Evaristo con el terreno abonado tal como lo quería, abordó a su esposa de inmediato. La desvistió en la sala, se la llevó en peso al cuarto y la lanzó a la cama. Se quitó la ropa y quiso poner en práctica el programa completo que durante la fiesta elaboró en la imaginación de las cosas que le haría a la esposa, pero pronto cayó en cuenta que su cuerpo no podía ni con la cuarta parte de lo que tenía en la mente. Su excitación a “todo tren” lo colocó de inmediato al borde de una volcánica erupción.

– ¿Quieres postre? –le preguntó Evaristo.

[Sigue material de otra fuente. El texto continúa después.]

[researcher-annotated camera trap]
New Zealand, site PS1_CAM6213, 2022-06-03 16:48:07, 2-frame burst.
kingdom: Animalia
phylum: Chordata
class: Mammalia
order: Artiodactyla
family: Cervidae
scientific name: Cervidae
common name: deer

-Sí, mi precioso, sí –dijo Micaela desbordante de pasión, amor, ternura- y Evaristo le pidió que fuera a la cocina a buscar leche condensada; y él se quedó colocando el preservativo con el extremo cuidado de no provocarse una “tragedia” precoz.

 Micaela regresó con la leche condensada e ingirió de la virilidad de Evaristo toda la que dejó Esmeralda, con una voracidad tal, que el “pobre hombre” ya sin aguante y sin poder prolongar más aquella devastadora agonía de placer, soltó un grito casi como el de Tarzán en la selva para quedar acezante, espasmódico, al lado de su esposa empapada de sudor pese al frío del aire acondicionado.

Más tarde, en la mañana, abrió los ojos, movió a Micaela y la mujer no despertó. La llamó y tampoco; se levantó, detectó que estaba fría y no respiraba. Evaristo se levantó de un salto y corrió a la policía. Comenzaron las investigaciones.

Los asistentes de la fiesta fueron citados. Esmeralda reveló que Mauricio y Gonzalo eran amantes de Micaela, trajeron el vino para ella y asaron los chorizos, la carne y cocinaron la yuca.

 Las declaraciones de la amiga de Micaela provocaron en el acto la detención de Mauricio y Gonzalo como responsables del envenenamiento de la mujer, sin embargo, todavía faltaba por investigar; la policía desconocía si el asesinato lo cometieron los dos amantes mediante un plan preconcebido, o solo fue idea de uno solo envenenar el vino que le llevó para que ella tomara. Mientras tanto, Gonzalo acusaba a Mauricio y Mauricio a Gonzalo.

Ya cuando los investigadores descubrieron que el veneno no estaba en el vino, sino en la leche condensada, Evaristo y Esmeralda se habían fugado por el aeropuerto; ella enamorada de él le reveló la forma como su esposa Micaela le era infiel, y entre ambos urdieron el plan homicida.